RNA deconvolution revealed that most ACCs are immunologically "cold," with approximately 30% being "hot." ACC-I tumors with a poor prognosis harbored a higher density of immune cells; however, spatial analysis by IMC revealed that ACC-I immune cells were significantly restricted to the stroma, characterizing an immune-excluded TME. ACC-I tumors overexpressed the immune checkpoint B7-H4, and the degree of immune exclusion was directly correlated with B7-H4 expression levels, an independent predictor of poor survival. Two ACC-I/B7-H4-high PDXs obtained 90% complete responses to a single dose of AZD8205, but none were observed with isotype-conjugated payload or in an ACC-II/B7-H4 low PDX.

CONCLUSIONS

Spatial analysis revealed that ACC subtypes have distinct TMEs, with enrichment of ACC-I immune cells that are restricted to the stroma. B7-H4 is highly expressed in poor-prognosis ACC-I subtype and is a potential therapeutic target.

摘要

目的

腺样囊性癌(ACC)是一种异质性恶性肿瘤,转移性疾病尚无有效的系统治疗方法。我们之前描述了两种具有不同治疗弱点的 ACC 分子亚型,即 ACC-I 和 ACC-II。在这项研究中,我们使用 RNA 测序和空间生物学探索了 ACC 肿瘤微环境(TME),以确定潜在的治疗靶点。

实验设计

从之前研究中收集的 62 名 ACC 患者的可用 RNA 测序数据的肿瘤样本用一组 28 种经过验证的金属标记抗体进行染色。使用 Fluidigm Helios CyTOF 仪器进行成像质谱细胞术(IMC)分析,并使用 Visiopharm 软件进行分析。
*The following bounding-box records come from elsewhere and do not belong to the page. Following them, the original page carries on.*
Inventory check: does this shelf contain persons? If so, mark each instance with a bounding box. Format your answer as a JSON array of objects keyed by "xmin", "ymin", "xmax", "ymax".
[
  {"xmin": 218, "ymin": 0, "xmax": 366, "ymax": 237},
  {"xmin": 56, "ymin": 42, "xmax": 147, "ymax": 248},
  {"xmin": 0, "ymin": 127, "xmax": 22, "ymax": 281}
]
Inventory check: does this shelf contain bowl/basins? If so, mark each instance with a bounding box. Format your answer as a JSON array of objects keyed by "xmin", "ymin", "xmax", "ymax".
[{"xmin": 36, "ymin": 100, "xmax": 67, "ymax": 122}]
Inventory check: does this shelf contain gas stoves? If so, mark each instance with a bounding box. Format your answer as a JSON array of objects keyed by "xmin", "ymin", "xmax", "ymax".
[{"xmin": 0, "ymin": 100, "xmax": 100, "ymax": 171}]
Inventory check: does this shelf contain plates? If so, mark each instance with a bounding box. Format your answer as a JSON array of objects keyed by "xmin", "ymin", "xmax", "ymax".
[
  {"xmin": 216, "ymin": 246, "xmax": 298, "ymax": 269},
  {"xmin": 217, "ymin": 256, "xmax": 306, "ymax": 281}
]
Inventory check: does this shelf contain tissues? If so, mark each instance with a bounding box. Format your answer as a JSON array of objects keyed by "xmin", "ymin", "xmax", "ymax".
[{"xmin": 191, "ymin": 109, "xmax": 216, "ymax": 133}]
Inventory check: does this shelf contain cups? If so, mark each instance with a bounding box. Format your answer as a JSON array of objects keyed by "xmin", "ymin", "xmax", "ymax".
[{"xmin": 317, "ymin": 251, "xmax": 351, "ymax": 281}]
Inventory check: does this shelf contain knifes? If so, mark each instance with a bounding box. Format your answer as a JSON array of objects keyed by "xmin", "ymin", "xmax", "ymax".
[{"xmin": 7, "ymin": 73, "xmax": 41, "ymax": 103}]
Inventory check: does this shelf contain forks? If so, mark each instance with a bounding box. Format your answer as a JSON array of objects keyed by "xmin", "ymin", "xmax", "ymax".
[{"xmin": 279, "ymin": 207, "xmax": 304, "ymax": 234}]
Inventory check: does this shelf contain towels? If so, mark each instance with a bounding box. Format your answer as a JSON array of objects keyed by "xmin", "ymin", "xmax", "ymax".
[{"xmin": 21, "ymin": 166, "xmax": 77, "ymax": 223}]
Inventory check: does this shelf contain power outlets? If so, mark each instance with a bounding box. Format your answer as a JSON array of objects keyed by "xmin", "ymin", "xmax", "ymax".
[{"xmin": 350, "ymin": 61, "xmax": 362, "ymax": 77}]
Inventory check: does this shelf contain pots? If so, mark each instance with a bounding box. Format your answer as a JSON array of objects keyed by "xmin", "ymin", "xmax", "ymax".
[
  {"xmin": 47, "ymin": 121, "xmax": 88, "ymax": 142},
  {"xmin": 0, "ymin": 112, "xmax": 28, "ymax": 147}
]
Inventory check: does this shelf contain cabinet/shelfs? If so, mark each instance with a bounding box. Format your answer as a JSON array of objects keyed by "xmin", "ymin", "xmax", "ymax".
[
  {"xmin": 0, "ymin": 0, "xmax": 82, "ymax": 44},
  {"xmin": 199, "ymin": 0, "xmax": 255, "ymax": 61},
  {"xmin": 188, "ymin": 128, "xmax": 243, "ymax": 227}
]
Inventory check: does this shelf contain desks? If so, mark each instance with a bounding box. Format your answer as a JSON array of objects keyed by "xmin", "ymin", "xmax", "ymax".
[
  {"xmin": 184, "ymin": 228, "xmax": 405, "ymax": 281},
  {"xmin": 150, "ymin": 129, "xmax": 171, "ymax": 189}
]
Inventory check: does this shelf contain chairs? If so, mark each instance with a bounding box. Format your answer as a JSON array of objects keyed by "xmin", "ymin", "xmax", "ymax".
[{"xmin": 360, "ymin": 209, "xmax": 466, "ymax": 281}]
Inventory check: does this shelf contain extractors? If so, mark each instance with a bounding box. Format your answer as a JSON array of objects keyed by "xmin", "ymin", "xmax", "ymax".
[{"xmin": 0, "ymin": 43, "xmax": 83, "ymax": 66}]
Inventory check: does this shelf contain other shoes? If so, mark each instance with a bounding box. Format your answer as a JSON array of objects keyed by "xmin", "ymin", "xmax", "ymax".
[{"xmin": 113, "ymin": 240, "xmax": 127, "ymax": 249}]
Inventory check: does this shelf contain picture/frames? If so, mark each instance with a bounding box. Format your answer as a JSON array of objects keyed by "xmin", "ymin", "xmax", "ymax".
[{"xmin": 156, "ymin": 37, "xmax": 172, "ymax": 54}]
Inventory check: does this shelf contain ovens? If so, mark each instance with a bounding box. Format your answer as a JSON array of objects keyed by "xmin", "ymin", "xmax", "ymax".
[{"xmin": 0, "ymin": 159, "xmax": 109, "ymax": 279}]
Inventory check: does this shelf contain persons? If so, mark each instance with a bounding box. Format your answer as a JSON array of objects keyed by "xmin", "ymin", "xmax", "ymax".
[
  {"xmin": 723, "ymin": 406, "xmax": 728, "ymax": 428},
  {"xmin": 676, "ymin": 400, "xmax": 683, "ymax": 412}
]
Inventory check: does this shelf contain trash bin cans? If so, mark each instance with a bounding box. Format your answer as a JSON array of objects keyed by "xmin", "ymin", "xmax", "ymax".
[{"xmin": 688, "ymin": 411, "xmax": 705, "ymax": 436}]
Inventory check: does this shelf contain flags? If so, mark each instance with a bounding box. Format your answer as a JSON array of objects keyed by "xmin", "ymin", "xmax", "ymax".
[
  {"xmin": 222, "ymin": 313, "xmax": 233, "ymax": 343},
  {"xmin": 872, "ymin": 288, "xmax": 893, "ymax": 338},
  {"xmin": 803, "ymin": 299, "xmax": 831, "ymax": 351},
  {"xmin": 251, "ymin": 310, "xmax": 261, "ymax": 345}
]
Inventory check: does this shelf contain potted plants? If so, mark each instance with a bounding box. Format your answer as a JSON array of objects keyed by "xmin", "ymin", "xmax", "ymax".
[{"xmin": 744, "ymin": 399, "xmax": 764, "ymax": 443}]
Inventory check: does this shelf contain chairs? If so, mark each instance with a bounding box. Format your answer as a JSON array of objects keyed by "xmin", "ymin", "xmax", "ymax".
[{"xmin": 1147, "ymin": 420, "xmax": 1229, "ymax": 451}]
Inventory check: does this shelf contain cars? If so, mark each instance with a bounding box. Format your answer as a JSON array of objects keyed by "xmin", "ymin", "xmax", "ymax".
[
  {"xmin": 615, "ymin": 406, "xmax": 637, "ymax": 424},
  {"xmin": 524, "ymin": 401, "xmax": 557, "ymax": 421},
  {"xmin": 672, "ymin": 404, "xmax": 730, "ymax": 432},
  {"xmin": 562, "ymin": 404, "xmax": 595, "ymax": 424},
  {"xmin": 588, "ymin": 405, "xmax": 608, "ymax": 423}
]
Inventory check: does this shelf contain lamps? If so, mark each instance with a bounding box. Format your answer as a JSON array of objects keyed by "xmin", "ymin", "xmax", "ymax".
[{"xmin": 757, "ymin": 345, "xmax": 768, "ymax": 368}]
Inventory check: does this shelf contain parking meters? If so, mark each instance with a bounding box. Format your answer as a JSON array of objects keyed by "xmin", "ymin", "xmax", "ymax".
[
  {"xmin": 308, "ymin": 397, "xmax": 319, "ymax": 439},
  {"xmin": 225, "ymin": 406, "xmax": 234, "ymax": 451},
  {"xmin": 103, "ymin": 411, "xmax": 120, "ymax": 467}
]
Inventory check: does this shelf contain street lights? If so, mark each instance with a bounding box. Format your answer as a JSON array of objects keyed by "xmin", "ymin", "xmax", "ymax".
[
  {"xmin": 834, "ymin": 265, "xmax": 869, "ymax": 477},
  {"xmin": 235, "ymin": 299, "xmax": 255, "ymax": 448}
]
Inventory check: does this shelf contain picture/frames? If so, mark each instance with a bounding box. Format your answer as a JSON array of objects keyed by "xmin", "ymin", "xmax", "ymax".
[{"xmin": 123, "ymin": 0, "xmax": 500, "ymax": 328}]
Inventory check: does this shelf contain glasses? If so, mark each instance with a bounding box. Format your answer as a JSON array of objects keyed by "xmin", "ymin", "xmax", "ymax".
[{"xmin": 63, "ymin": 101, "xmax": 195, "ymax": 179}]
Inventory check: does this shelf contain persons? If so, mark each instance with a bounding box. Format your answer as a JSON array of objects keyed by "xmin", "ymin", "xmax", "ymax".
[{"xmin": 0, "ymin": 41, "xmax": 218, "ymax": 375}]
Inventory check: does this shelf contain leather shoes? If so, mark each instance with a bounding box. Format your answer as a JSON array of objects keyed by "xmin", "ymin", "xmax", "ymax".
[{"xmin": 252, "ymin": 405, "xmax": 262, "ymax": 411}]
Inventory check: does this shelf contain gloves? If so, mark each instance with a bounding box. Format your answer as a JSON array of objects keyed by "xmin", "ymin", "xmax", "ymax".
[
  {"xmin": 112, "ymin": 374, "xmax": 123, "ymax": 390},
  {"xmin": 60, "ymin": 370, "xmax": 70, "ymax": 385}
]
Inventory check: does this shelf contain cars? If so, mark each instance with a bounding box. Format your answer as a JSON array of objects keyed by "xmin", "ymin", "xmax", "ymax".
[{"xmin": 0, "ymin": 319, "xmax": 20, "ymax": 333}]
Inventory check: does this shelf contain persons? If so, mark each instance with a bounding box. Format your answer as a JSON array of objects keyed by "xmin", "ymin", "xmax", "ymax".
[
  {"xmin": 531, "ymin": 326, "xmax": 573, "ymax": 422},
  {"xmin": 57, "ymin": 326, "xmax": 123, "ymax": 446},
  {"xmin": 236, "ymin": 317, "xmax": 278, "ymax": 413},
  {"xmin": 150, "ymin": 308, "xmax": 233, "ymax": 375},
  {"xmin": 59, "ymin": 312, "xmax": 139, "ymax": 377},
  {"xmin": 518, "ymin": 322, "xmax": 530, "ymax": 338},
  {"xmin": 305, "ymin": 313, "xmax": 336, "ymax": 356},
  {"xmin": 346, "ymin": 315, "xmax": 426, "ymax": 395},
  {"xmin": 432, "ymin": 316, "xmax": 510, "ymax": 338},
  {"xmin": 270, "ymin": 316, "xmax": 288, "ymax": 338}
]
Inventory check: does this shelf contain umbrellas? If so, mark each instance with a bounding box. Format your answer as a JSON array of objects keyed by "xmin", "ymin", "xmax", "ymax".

在 ACC 患者来源的异种移植(PDX)中测试了 B7-H4 抗体药物偶联物 AZD8205。

结果

RNA 去卷积表明,大多数 ACC 是免疫“冷”的,约 30%是“热”的。预后不良的 ACC-I 肿瘤中免疫细胞密度较高;然而,通过 IMC 进行的空间分析显示,ACC-I 免疫细胞明显局限于基质,表现出免疫排斥的 TME。ACC-I 肿瘤过度表达免疫检查点 B7-H4,免疫排斥的程度与 B7-H4 表达水平直接相关,这是预后不良的独立预测因素。两种获得的 ACC-I/B7-H4-高 PDX 对单次 AZD8205 剂量的反应率达到 90%,但在 ACC-II/B7-H4-低 PDX 中则没有观察到。

结论

空间分析表明,ACC 亚型具有不同的 TME,其中 ACC-I 免疫细胞丰富,局限于基质。B7-H4 在预后不良的 ACC-I 亚型中高度表达,是一个潜在的治疗靶点。